Cupsell tłumaczy się z transakcji na kontach klientów. Znamy powód
Stanowisko w sprawie burzy w mediach i na Facebooku zajął dotychczasowy operator serwisu cupsell.pl, Snapwear sp. z o.o. W wydanym oświadczeniu spółka podkreśla, że nadal odpowiada za wszelkie należności pieniężne użytkowników do dnia 30 kwietnia 2025 roku. Natomiast w sprawie związanej z transakcjami od 1 maja należy kontaktować się z nowym właścicielem. Snapwear zaznacza również, że zaakceptowanie nowego regulaminu było całkowicie dobrowolne.
Zależy nam na transparentności i spokojnym wyjaśnieniu wszelkich wątpliwości. Przepraszamy wszystkich, którzy poczuli się zdezorientowani obecną sytuacją. Jesteśmy otwarci na współpracę z użytkownikami oraz mediami w celu rzetelnego przedstawienia stanu faktycznego — zapewnia firma w oświadczeniu.

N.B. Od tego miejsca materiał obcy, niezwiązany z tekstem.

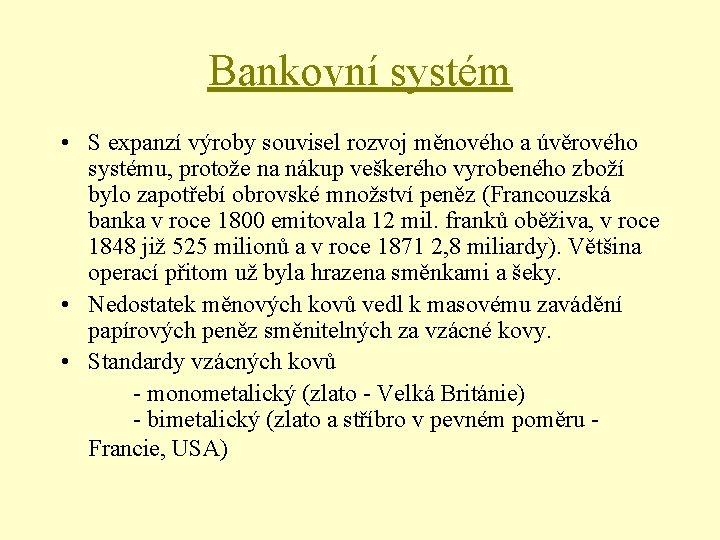 Bankovní systém

• S expanzí výroby souvisel rozvoj měnového a úvěrového systému, protože na nákup veškerého vyrobeného zboží bylo zapotřebí obrovské množství peněz (Francouzská banka v roce 1800 emitovala 12 mil. franků oběživa, v roce 1848 již 525 milionů a v roce 1871 2,8 miliardy). Většina operací přitom už byla hrazena směnkami a šeky.
• Nedostatek měnových kovů vedl k masovému zavádění papírových peněz směnitelných za vzácné kovy.
• Standardy vzácných kovů
- monometalický (zlato - Velká Británie)
- bimetalický (zlato a stříbro v pevném poměru - Francie, USA)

Spółka zdecydowała się wyjaśnić kwestie “zaginionych” środków i uspokoić użytkowników serwisu. Przede wszystkim saldo 0 zł może wynikać z założenia nowego konta przez nowego właściciela, co Snapwear tłumaczy jako “naturalną konsekwencję rozdzielenia odpowiedzialności finansowej”. Podkreśla jednak, że wciąż możliwe jest wypłacenie wcześniej uzyskanych środków. Ewentualne różnice między widoczną wartością na koncie a stanem faktycznym mogą również wynikać z błędu technicznego, “za który firma bierze odpowiedzialność i przeprasza”.
W razie wątpliwości, spółka zaprasza użytkowników do kontaktu pod adresem [email protected] z podaniem danych niezbędnych do weryfikacji konta. Komunikat skierowany jest do klientów, którzy posiadają na swoim koncie prowizje zgromadzone przed 1 maja 2025.